In ascolto – Sanremo

milanoQuest’anno il soggiorno al mare mi ha regalato storie nuove e interessanti, tra cui quella del Festival di Sanremo, che nacque un po’ per caso, nel salone delle feste del Casinò. Nel 1950 si tenne il Festival della Gastronomia ed erano presenti diverse celebrità tra cui Stanlio e Ollio (si conserva ancora una vecchia foto in bianco e nero) e qualcuno pensò che sarebbe stato interessante mandare in diretta radio l’evento. Giustamente vi fu chi obiettò: “Ma il pubblico dovrebbe restare lì ad ascoltare rumore di stoviglie e chiacchiere di gente impegnata a mangiare? Invitiamo qualche cantante e un presentatore e diamo una parvenza di spettacolo all’evento”. E così fecero l’anno successivo. I cantanti erano Nilla Pizzi, Achille Togliani e il duo Fasano e ciascuno di loro eseguiva diversi brani; il presentatore era Nunzio Filogamo che, quando si trovò di fronte ai convitati, tutto sommato pochi, fu colto da sconforto, ma poi pensò a quante migliaia erano invece in ascolto e d’istinto pronunciò quella frase che l’avrebbe contraddistinto per tutta la lunga carriera: “Cari amici vicini e lontani, buonasera, buonasera ovunque voi siate”.

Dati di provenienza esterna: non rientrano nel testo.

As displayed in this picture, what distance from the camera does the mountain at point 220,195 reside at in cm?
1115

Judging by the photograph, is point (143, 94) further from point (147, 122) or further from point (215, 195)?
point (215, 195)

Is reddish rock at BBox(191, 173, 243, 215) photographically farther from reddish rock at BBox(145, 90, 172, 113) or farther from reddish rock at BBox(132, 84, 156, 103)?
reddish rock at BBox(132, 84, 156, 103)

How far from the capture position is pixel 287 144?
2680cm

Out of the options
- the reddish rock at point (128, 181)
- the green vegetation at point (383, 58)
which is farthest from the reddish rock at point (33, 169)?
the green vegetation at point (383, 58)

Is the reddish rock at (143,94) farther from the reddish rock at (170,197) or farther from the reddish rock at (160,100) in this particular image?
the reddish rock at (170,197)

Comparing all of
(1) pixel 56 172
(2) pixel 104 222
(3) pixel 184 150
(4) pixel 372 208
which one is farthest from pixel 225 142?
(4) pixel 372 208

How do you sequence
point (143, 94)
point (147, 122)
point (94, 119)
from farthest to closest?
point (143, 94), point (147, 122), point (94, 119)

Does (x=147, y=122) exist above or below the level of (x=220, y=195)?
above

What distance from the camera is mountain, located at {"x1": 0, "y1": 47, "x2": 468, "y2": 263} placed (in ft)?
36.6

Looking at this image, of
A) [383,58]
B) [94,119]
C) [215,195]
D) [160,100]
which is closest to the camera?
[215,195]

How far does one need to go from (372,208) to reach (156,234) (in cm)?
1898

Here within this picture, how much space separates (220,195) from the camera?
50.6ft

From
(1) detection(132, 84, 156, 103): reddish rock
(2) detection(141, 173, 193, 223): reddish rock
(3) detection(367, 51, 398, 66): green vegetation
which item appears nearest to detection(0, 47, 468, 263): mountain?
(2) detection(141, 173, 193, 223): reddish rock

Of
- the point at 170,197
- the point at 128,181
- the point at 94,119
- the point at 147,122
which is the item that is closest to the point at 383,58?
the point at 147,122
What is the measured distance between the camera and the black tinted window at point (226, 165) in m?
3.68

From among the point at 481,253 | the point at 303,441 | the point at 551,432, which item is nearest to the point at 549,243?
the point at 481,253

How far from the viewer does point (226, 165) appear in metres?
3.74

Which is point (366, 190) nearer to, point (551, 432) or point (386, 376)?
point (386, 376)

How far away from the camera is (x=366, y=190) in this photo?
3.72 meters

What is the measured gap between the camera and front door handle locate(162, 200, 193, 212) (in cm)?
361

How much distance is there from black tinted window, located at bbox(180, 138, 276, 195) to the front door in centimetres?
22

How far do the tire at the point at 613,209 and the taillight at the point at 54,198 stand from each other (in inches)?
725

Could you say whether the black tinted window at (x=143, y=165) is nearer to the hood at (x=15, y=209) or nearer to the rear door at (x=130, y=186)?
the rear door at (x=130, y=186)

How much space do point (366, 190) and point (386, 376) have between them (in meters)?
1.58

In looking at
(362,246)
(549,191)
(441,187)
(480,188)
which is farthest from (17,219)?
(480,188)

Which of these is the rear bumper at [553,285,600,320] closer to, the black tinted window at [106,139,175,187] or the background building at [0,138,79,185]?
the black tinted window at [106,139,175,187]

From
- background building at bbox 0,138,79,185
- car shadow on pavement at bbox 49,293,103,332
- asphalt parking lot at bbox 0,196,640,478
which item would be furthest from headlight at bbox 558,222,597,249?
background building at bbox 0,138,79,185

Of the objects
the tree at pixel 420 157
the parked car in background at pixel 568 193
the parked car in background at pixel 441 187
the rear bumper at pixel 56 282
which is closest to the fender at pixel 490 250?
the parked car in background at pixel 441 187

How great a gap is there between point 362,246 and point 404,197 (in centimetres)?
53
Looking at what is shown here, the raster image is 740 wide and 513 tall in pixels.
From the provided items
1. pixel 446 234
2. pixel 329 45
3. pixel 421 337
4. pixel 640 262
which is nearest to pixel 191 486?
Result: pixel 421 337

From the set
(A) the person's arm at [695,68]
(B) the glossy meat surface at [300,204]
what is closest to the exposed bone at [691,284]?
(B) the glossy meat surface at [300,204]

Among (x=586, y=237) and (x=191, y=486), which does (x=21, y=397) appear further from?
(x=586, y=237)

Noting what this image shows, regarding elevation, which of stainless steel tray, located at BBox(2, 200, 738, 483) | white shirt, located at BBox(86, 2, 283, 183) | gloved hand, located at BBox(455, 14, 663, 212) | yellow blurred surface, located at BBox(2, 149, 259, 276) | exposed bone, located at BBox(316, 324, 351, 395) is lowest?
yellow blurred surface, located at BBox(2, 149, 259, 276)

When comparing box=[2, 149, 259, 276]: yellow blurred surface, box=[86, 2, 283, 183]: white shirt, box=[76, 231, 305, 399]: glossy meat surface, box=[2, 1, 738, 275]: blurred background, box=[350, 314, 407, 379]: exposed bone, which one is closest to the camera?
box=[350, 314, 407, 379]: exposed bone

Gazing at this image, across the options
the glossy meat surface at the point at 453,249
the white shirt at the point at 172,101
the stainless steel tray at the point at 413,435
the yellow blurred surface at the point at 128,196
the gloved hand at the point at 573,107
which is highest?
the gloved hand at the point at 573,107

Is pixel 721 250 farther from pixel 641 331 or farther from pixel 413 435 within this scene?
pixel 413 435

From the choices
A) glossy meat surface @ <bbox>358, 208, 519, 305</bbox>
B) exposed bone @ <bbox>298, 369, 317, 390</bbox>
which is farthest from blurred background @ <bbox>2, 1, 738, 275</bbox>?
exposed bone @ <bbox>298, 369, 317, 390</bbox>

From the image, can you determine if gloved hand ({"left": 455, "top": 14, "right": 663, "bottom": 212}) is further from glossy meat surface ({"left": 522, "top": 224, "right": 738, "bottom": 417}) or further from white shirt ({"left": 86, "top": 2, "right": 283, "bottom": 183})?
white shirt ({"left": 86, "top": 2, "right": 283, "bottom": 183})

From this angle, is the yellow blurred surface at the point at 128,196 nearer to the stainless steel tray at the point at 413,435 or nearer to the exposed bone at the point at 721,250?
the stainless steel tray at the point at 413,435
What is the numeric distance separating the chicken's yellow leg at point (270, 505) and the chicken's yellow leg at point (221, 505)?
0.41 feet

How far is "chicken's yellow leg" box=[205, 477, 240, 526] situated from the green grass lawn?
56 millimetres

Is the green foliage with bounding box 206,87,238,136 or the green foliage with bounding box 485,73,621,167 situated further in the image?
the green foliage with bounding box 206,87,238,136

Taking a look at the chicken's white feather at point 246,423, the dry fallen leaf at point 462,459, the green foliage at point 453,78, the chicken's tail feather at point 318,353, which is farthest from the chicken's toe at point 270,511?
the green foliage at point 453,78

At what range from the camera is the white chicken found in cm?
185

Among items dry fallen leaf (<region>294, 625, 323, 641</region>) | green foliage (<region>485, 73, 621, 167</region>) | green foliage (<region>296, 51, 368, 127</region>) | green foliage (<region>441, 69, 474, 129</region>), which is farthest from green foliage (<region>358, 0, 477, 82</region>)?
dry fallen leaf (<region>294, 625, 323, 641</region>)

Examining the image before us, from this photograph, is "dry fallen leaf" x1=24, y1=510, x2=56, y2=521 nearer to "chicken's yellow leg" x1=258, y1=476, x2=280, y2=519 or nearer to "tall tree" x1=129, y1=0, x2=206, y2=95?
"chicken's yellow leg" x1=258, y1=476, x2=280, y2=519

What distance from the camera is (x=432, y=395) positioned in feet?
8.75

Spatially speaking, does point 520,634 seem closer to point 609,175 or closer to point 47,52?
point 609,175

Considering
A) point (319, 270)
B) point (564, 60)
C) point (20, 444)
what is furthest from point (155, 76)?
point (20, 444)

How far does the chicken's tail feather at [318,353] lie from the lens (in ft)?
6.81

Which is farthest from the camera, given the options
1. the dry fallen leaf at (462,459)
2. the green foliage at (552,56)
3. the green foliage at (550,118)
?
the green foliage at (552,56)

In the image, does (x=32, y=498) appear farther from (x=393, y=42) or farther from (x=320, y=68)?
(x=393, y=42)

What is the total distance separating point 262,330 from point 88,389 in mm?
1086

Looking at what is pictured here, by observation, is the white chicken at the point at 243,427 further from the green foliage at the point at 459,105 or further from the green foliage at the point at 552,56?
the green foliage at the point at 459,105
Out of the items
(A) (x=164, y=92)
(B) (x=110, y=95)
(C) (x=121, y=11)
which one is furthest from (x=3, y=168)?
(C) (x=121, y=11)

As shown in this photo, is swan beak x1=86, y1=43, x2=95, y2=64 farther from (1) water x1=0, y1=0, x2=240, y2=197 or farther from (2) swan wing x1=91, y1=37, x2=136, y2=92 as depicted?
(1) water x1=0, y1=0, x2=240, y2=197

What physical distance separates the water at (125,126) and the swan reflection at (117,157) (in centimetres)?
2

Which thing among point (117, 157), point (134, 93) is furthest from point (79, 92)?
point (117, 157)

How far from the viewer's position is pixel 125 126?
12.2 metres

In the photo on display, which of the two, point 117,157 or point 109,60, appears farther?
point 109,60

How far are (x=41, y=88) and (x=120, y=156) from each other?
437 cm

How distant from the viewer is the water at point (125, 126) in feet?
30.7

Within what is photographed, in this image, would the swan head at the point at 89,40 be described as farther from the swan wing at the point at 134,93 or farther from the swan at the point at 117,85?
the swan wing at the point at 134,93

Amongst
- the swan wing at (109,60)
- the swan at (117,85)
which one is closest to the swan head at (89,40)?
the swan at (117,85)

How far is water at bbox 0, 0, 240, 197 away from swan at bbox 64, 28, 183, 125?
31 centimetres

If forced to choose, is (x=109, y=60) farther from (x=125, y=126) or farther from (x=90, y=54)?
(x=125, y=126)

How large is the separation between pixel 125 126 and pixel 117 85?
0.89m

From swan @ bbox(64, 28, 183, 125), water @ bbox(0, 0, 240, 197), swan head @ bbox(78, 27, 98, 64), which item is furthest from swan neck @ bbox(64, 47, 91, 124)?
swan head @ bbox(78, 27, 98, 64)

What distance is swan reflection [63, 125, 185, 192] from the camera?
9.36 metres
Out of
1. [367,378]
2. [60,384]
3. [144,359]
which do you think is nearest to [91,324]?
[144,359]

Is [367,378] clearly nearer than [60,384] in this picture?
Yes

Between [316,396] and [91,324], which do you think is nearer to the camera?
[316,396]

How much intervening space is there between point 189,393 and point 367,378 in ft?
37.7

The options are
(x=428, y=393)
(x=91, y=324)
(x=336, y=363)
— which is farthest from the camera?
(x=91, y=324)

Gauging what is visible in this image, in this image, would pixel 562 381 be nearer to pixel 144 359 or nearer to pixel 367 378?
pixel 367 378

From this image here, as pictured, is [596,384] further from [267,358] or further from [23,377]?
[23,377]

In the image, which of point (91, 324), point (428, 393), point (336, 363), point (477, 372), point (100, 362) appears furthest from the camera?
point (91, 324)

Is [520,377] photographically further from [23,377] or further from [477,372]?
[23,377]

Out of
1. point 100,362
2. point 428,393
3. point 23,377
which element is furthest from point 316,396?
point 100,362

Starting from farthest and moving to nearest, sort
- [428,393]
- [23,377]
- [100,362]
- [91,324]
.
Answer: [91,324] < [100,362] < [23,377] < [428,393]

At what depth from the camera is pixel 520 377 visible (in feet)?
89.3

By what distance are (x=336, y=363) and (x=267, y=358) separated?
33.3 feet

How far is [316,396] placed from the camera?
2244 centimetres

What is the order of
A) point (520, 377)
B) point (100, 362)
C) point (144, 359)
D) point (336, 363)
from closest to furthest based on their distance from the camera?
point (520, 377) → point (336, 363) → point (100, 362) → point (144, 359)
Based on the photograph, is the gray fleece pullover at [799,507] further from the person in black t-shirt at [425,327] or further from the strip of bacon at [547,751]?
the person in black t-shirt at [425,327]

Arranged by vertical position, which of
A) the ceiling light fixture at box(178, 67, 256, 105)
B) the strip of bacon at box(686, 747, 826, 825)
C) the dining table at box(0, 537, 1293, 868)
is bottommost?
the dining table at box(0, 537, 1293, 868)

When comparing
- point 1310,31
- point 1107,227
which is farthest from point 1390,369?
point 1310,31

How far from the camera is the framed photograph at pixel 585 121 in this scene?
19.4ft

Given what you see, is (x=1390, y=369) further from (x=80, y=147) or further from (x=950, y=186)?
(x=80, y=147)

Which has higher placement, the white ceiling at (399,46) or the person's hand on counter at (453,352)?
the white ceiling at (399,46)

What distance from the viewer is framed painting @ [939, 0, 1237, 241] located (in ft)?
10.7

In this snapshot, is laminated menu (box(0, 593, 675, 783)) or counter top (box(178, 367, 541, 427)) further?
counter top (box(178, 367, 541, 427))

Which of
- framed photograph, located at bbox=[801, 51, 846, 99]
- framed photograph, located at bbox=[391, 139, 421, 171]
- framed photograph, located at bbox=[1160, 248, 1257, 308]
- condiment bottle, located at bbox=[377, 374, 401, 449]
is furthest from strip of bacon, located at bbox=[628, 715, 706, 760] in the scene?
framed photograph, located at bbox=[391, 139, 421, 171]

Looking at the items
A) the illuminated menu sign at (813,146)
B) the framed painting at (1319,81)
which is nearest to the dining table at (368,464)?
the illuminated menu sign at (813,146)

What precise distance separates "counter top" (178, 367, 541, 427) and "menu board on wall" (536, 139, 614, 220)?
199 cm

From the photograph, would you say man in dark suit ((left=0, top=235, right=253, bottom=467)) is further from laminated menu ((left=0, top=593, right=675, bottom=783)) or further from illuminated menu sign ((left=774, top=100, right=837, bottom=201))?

Da allora ne è passata di acqua sotto i ponti e oggi Sanremo è il simbolo della canzone italiana nel mondo, una vetrina per le nuove proposte e un palco per i nomi storici, come Iva Zanicchi, unica donna ad aver vinto tre edizioni, la prima cantante italiana a esibirsi al Madison Square Garden di New York (1973) e a compiere una lunga tournée in Unione Sovietica (1981). E se negli ultimi anni l’abbiamo vista soprattutto nei giochi a premi e in ambito politico, in realtà negli anni ’70 era davvero un’artista interessante: voce possente e versatile, grande passione, capacità di adattarsi ai generi tant’è che mise in piedi diverse collaborazioni, anche con artisti internazionali come Mikis Theodorakis, Charles Aznavour e Solomon Burke. Ma c’è un elemento interessante della Zanicchi e che oggi qui propongo: il suo album Shalom del 1971, in cui interpreta dodici brani legati alla tradizione ebraica in senso lato, tradotti in italiano e riarrangiati: accanto alle più celebri “Exodus” e “Hava Naghila” esegue le meno note al vasto pubblico, ma davvero interessanti “La luna è alta” ovvero “Or nam” di Yaakov Shabtai, che ha i suoni della musica israeliana di quegli anni e “Terra Promessa” ovvero “Erev shel shoshanim”, accompagnata dalla chitarra e dal flauto, con il rinforzo del coro, molto suggestivo, nei ritornelli.
Erano i primi anni ’70 e in Germania cantare in yiddish e in ebraico aveva il sapore della rivoluzione e della protesta, in conseguenza del processo innescato dal ’68, ma in tutta onestà non so quali siano state le motivazioni di Iva Zanicchi. So solo che il disco merita davvero di essere riscoperto e riascoltato, perché è una piccola perla nella storia della canzone italiana, che non è solo Sanremo.